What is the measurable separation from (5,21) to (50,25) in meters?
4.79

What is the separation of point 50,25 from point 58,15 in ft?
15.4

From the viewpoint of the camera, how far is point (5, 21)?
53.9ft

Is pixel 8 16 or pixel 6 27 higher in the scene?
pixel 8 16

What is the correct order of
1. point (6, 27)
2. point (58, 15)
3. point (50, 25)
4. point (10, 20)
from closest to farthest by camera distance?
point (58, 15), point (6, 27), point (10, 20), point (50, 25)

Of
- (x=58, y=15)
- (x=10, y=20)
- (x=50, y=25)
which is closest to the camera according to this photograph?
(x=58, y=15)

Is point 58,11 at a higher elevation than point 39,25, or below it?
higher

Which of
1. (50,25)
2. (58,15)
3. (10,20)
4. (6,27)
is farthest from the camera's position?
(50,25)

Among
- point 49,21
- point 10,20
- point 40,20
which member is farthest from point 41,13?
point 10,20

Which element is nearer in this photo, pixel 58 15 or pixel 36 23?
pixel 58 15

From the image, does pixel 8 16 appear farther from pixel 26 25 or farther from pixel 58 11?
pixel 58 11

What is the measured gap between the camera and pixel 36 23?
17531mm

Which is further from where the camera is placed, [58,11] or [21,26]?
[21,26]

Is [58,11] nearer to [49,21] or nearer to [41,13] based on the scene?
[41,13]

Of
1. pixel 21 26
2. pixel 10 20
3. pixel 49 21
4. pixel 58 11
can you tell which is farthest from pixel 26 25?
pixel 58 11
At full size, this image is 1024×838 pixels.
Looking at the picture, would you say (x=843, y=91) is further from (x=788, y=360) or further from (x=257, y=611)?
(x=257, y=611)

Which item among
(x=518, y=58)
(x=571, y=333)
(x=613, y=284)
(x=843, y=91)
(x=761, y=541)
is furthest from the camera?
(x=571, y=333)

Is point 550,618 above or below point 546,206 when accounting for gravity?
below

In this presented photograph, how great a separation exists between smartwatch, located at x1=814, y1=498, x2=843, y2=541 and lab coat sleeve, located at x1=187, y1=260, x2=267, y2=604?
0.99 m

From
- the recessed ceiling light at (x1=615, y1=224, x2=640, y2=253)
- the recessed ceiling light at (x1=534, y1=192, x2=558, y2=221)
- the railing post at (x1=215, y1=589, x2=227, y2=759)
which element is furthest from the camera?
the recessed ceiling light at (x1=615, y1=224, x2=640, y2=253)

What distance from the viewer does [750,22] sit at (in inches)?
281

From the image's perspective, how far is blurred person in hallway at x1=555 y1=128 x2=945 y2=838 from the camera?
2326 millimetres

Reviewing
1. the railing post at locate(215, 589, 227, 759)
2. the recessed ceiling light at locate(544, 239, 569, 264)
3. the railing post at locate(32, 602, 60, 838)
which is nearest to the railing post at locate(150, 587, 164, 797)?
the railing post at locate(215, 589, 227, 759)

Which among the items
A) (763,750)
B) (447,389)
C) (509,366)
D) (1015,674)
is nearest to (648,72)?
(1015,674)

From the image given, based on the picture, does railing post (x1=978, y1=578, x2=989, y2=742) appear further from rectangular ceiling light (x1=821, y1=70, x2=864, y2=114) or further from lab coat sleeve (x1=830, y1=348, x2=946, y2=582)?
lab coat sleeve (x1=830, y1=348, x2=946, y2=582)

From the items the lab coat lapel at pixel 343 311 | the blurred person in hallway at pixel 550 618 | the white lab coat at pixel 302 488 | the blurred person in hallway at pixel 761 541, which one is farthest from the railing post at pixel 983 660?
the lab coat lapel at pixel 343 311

• Short problem
Switch "railing post" to "handrail post" in the entries starting at the line that contains "From the image given, based" and ending with the last entry, and reproduce those lines with everything else unchanged.

• Result of the exercise
From the image given, based on the picture, does handrail post (x1=978, y1=578, x2=989, y2=742) appear further from rectangular ceiling light (x1=821, y1=70, x2=864, y2=114) or further from lab coat sleeve (x1=830, y1=348, x2=946, y2=582)?
lab coat sleeve (x1=830, y1=348, x2=946, y2=582)

From the items the lab coat lapel at pixel 343 311 | the blurred person in hallway at pixel 550 618 | the white lab coat at pixel 302 488 | the blurred person in hallway at pixel 761 541, which one is farthest from the handrail post at pixel 983 660?
the lab coat lapel at pixel 343 311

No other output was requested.